» **Problem to solve**
Reproduce the part of the excerpt on environmental impacts that starts with "- Targeting all" and goes on through "drought risks persist.", keeping every word unchanged.

» **Excerpted text**
━━━━━━━━━━━━━━━━

The proposed SCCB is likely to have long-term cumulative beneficial impacts for Biodiversity.
However, as the precise measures implemented to meet the target are as yet unknown, effective assessment and mitigation of localised impacts must take place, as some measures, if implemented inappropriately, could lead to significant adverse effects.
- Limiting resource use and the overall demand for energy will have beneficial impacts on water resources. Reduced water use aids energy efficiency through pumping and treatment energy savings.
- A reduction in the use of fossil fuels will also have a significant beneficial impact on water resources through reduced mineral extraction.
- Targeting all GHG's could be associated with a reduction in less intensive farming methods. This would have significant beneficial effects on the quality and quantity of water resources in both Scotland and producer countries through reducing diffuse pollution impacts.
- Potential beneficial impacts in receiving countries from emissions trading schemes if schemes include reducing emissions and pollution to water resources. Also schemes such as habitat protection and tree planting can help protect and mange water resources.
- The 80% reduction target will not affect climatic change in itself as we are locked into a legacy of change from previous emissions; therefore increased seasonal flooding and drought risks persist.
- Localised impacts of energy projects, especially biomass conversion, with effects of irrigation on local water tables and potential diffuse pollution impacts through fertiliser use. Intensive biomass production can exacerbate soil erosion, surface runoff can be nutrient rich, leading to potential eutrophication of receiving water bodies.

━━━━━━━━━━━━━━━━

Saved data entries
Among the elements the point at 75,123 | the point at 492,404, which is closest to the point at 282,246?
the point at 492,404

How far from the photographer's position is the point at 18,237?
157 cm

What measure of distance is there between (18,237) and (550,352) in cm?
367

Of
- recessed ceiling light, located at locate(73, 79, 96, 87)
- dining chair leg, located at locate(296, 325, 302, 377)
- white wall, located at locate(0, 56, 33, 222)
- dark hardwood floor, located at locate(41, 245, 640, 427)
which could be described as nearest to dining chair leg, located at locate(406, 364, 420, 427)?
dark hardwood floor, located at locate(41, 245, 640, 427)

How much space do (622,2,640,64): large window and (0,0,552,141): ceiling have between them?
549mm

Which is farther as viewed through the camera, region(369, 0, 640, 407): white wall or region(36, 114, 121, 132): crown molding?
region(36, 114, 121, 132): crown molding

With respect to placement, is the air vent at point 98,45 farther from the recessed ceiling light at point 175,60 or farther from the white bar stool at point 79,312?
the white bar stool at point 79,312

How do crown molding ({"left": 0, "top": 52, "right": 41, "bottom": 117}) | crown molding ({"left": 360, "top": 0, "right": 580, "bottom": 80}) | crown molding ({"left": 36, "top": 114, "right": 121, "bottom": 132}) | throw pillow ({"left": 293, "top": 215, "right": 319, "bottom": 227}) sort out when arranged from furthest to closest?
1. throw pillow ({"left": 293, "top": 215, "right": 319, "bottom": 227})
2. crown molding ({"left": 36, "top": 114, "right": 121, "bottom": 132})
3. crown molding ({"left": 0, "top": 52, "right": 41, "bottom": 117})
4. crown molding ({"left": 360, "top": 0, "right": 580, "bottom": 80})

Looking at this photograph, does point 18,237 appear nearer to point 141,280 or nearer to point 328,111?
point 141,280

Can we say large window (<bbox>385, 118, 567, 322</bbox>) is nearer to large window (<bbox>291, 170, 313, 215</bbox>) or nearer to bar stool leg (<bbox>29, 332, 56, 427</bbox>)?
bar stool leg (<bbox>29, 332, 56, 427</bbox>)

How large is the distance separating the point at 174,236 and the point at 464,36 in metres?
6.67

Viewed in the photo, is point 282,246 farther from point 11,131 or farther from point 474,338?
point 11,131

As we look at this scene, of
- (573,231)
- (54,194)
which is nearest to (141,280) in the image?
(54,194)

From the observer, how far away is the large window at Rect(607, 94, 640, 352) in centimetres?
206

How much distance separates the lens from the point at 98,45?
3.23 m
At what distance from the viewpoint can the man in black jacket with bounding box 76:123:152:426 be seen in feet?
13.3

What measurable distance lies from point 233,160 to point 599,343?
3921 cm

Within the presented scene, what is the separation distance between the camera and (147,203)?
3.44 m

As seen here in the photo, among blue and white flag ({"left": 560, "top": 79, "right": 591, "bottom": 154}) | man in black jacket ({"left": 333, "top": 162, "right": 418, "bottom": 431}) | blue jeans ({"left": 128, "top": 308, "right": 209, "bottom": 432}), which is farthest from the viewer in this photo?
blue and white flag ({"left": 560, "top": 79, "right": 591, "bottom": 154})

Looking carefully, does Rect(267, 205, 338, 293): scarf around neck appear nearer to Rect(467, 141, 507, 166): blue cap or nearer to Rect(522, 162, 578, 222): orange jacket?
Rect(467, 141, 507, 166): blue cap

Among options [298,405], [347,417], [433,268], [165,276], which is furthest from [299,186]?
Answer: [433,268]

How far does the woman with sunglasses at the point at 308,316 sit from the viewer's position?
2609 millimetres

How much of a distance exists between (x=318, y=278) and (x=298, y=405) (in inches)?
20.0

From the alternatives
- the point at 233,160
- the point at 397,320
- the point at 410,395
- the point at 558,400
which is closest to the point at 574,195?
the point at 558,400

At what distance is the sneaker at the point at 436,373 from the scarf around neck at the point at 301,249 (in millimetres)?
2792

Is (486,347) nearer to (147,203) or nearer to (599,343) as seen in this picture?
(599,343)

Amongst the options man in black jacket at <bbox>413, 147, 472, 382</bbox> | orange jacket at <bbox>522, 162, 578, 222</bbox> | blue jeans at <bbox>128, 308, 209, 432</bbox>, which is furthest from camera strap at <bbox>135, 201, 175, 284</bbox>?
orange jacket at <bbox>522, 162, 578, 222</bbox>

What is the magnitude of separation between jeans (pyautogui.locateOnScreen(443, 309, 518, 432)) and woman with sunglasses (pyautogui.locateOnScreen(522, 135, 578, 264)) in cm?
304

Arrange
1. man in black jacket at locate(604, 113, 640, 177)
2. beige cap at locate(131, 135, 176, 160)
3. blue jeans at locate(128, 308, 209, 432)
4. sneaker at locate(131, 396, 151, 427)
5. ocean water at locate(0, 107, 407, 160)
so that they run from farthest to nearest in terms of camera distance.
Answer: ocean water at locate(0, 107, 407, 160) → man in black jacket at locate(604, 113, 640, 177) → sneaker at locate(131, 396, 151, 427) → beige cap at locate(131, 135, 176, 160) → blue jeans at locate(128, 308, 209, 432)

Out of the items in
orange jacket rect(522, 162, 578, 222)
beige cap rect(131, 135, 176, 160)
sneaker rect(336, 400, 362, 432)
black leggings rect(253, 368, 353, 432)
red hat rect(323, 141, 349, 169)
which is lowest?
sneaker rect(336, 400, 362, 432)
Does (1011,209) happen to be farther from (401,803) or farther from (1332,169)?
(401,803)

━━━━━━━━━━━━━━━━

» **Task response**
- Targeting all GHG's could be associated with a reduction in less intensive farming methods. This would have significant beneficial effects on the quality and quantity of water resources in both Scotland and producer countries through reducing diffuse pollution impacts.
- Potential beneficial impacts in receiving countries from emissions trading schemes if schemes include reducing emissions and pollution to water resources. Also schemes such as habitat protection and tree planting can help protect and mange water resources.
- The 80% reduction target will not affect climatic change in itself as we are locked into a legacy of change from previous emissions; therefore increased seasonal flooding and drought risks persist.